Sooner or later, it was bound to happen. After six years of keeping expenses down-largely through eschewing the associate salary wars of the late 1990s and dramatic ramp-ups in head count-law firms unloosened the purse strings. First-year associate salaries rose sharply, especially among Am Law 100 firms. So did hiring numbers. Both moves were made in anticipation of a law firm economy that would continue to produce the roughly double-digit increases in profits and gross revenues the industry has enjoyed over the last six years.

It certainly seemed like a reasonable assumption, given the strength of the legal economy in recent years.

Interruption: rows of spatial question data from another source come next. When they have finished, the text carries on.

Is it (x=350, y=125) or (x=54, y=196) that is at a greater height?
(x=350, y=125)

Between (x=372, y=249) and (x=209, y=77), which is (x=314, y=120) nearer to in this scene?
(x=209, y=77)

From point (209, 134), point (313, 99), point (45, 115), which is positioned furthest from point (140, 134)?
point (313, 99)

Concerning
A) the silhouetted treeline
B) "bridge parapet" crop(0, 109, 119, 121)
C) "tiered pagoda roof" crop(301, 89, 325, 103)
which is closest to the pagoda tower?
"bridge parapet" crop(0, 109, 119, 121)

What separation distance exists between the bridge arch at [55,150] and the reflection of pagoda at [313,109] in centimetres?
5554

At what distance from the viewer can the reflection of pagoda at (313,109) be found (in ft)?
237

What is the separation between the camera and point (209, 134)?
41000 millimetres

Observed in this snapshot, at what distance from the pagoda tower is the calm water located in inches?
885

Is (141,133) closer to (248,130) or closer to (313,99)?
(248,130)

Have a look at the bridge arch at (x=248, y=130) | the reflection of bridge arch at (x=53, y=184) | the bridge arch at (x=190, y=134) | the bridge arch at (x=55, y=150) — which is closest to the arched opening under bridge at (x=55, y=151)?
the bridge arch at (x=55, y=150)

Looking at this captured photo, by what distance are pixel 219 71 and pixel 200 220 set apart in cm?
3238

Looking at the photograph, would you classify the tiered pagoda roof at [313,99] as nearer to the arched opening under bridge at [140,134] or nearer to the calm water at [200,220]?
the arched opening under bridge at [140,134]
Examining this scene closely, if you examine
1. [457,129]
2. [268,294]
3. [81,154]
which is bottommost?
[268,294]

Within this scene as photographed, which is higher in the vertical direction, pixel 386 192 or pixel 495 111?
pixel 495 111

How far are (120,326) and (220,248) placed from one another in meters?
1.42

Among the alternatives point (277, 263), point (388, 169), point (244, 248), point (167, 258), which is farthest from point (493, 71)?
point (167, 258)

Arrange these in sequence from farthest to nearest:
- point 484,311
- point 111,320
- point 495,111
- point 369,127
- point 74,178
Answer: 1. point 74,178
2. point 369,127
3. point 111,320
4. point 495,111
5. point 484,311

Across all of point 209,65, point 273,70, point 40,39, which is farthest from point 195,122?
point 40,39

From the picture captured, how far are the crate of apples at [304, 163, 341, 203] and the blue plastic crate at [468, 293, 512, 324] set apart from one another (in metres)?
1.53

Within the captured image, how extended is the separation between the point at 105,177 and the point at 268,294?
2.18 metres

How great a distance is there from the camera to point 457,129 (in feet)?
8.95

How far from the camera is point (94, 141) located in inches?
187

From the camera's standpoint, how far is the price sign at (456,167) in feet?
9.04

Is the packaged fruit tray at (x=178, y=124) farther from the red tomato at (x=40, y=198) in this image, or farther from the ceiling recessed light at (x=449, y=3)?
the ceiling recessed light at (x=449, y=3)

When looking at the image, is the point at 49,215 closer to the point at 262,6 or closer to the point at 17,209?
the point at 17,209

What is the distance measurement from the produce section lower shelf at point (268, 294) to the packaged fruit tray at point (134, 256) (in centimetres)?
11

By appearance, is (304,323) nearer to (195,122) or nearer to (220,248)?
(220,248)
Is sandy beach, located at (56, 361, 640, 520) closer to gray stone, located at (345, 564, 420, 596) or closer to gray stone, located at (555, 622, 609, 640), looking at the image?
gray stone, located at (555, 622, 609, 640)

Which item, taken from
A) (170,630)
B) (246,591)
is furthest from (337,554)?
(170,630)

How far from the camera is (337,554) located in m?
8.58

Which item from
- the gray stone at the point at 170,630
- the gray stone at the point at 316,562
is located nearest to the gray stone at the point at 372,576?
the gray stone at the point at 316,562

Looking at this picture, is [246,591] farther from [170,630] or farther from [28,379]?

That strong revenue growth continued through the first six months of the year, according to data reported by the Law Firm Group at Citi Private Bank in our latest flash report. But for the first time since 2001, expense growth actually outpaced that of revenue from January through June, depressing profit margins. This could be the first sign that firms face rough seas ahead. The first half of 2007 did provide firms with enough momentum to produce what we believe will be respectable profit growth for the year, if not the gaudy increases firms have become accustomed to since 2001. However, in the second half of 2007, expenses will almost certainly continue their climb, propelled by the costs of associate salary increases and rising attorney numbers, along with escalating real estate and technology costs. On the revenue side, transactional work has dropped off sharply as the mortgage lending credit crisis continues to play out. And those old stalwarts of an economic slowdown-litigation and bankruptcy-have yet to fill in the gap created by the absence of transactional work. Unless business picks up, firms could find themselves struggling a bit in 2008.